## Dokumen Sumber
TAK ADA yang menyangka, Abah Eddy yang dihormati di Jayanti, Tanggerang, adalah terpidana mati.

Suatu siang, beberapa orang pria bertamu ke rumahnya dan memperkenalkan diri sebagai orang Garut. Sebelum Abah Eddy menyadari apa yang terjadi, tangannya sudah diborgol. Usianya yang sudah 67 tahun, membuat Eddy pasrah dan berpikir kalau dirinya diculik dan akan dibunuh. Tetapi saat mobil yang membawanya berhenti di Lapas Militer Cimahi, Jawa Barat, barulah dia menyadari pelariannya selama 22 tahun, telah berakhir.

Abah Eddy, begitu warga mengenalnya, dianggap sebagai sesepuh, bahkan tokoh agama di kampungnya.

Ia baru sadar ternyata ia dibawa ke Lembaga Pemasyarakatan Militer (Lesmasmil) II Cimahi di Jalan Poncol, Baros, Cimahi Tengah, Kota Cimahi, Jawa Barat. Dia ditangkap tim Polisi Militer. Pelariannya selama 22 tahun hanya sampai di situ. Eddy adalah terpidana mati kasus perampokan gaji anggota Kodim 0608/Cianjur dan pembunuh keji pada 1979 silam.

Penangkapan oleh aparat Polisi Militer saat itu disebabkan oleh kecerobohan Eddy sendiri. Namanya tercantum dalam masthead Tabloid Alternatif dan koran Surya Pos Banten.

Ia tertulis sebagai penasihat dan pembina kedua media lokal itu dengan nama Maulana Eddy Sampak. Walau susunan namanya terbalik, aparat setempat curiga nama itu adalah Eddy Maulana Sampak. Saat melakukan kejahatan itu, Eddy merupakan anggota Kodim Cianjur dengan pangkat sersan mayor (serma).

Aksi perampokan itu menggegerkan masyarakat Cianjur. Hampir semua media massa di Bandung dan Jakarta menjadikan headline peristiwa itu, seperti koran Pikiran RakyatGala, dan Tempo.

## Data Ditampilkan
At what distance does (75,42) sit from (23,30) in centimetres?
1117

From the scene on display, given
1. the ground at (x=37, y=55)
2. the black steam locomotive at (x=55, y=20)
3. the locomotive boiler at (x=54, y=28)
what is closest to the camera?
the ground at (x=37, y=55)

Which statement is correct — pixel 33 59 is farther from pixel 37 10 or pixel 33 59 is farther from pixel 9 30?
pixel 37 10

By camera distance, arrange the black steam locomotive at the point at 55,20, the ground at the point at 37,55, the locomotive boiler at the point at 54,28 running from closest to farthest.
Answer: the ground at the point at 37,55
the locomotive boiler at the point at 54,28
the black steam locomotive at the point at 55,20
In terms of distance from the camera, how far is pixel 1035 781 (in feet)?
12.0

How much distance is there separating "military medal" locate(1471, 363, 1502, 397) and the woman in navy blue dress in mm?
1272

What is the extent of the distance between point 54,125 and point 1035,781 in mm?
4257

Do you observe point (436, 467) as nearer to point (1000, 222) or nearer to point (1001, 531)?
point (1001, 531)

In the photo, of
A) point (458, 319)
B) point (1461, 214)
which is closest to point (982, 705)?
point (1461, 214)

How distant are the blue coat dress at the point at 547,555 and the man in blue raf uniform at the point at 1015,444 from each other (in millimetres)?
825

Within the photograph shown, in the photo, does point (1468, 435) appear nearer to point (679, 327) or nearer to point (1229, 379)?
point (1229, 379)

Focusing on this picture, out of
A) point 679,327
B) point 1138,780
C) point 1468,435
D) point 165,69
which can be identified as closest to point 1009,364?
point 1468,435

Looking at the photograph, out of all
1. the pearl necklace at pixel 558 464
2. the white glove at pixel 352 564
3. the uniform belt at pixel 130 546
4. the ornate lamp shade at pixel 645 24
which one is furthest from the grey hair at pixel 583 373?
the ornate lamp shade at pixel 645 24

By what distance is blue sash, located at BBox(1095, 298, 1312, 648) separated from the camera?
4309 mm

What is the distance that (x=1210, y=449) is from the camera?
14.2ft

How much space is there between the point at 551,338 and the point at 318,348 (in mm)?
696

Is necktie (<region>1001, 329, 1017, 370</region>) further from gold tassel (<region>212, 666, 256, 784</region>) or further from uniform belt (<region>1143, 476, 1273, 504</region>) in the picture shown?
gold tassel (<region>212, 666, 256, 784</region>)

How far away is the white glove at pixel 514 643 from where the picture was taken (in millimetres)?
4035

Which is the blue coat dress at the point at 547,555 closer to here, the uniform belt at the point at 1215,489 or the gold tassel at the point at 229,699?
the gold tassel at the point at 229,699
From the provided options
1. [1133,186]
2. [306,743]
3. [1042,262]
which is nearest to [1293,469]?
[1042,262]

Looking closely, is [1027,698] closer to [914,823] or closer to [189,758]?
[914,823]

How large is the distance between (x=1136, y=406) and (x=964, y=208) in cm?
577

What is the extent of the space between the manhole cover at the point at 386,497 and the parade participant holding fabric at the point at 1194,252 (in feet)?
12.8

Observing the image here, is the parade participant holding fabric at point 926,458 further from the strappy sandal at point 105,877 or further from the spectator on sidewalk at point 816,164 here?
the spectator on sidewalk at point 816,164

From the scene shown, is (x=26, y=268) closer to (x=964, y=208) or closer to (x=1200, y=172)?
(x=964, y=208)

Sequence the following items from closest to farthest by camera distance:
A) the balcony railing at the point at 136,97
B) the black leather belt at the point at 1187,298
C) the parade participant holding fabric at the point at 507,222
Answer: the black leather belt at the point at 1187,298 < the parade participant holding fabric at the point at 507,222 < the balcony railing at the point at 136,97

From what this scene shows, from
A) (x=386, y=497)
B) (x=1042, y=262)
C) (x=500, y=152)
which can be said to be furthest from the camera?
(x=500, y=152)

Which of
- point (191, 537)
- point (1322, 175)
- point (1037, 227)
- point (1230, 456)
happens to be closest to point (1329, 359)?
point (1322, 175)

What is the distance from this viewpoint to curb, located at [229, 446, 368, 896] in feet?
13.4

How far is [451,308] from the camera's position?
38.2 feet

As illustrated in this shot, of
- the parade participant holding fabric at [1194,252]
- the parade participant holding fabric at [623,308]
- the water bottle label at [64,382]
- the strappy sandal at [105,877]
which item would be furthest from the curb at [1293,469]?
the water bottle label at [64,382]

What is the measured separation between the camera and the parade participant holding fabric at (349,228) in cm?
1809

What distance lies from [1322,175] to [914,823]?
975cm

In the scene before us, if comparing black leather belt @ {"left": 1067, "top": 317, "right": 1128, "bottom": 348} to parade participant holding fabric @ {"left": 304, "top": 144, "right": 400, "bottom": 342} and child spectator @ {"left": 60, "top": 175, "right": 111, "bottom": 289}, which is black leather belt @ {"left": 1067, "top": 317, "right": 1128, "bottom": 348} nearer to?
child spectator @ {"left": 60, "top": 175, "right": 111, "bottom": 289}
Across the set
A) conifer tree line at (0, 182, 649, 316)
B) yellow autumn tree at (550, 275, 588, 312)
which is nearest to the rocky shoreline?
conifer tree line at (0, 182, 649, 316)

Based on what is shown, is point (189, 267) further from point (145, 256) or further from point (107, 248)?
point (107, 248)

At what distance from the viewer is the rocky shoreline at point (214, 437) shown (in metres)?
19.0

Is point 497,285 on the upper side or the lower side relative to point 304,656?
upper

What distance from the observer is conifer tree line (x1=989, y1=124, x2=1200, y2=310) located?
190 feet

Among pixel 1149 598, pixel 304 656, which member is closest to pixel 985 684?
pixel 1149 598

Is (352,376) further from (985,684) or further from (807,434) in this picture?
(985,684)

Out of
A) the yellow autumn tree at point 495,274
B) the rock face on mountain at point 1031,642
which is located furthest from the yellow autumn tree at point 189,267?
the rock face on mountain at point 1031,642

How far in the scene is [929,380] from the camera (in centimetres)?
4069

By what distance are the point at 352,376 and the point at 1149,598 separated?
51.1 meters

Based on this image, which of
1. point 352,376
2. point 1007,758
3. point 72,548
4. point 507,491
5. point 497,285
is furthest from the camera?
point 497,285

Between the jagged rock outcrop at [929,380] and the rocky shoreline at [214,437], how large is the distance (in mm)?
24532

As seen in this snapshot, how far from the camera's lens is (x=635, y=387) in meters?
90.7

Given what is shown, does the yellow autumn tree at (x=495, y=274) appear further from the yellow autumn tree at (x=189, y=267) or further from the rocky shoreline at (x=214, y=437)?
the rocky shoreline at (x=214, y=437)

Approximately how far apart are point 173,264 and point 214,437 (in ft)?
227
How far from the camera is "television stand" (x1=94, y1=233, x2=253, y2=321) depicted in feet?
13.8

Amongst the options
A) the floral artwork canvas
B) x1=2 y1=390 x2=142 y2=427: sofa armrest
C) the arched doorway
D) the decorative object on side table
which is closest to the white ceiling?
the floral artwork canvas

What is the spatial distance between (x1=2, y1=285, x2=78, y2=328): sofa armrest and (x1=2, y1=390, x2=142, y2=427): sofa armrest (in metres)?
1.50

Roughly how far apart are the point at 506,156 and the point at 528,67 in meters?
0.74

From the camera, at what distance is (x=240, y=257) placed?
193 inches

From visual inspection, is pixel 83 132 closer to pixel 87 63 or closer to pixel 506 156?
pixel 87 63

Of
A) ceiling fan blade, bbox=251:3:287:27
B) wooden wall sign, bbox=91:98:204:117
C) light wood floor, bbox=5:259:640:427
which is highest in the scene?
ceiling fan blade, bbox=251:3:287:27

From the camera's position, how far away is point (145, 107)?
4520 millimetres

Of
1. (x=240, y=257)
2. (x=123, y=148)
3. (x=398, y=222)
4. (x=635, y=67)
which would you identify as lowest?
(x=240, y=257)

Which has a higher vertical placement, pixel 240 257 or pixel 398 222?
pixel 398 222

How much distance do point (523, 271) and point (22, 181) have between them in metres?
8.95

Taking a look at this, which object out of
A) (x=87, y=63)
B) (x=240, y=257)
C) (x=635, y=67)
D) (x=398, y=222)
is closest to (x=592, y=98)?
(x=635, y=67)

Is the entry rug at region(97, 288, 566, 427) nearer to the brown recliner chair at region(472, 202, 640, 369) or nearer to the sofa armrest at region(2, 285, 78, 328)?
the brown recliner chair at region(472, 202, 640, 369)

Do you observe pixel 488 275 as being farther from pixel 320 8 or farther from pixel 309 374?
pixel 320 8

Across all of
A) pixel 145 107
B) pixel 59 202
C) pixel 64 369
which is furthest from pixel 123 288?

## Soal Latihan
- 1) Tulis ulang bagian berita tentang Abah Eddy yang dibuka dengan kata-kata "Ia baru sadar" dan ditutup dengan "pada 1979 silam.", dengan mengganti "Polisi Militer" menjadi "Provos".
- 2) Sebutkan berapa baris dalam daftar yang memuat kata "object", dengan membedakan huruf besar dan kecil, dan jawab hanya dengan angkanya.

## Jawaban Soal
- 1)
Ia baru sadar ternyata ia dibawa ke Lembaga Pemasyarakatan Militer (Lesmasmil) II Cimahi di Jalan Poncol, Baros, Cimahi Tengah, Kota Cimahi, Jawa Barat. Dia ditangkap tim Provos. Pelariannya selama 22 tahun hanya sampai di situ. Eddy adalah terpidana mati kasus perampokan gaji anggota Kodim 0608/Cianjur dan pembunuh keji pada 1979 silam.

- 2) 2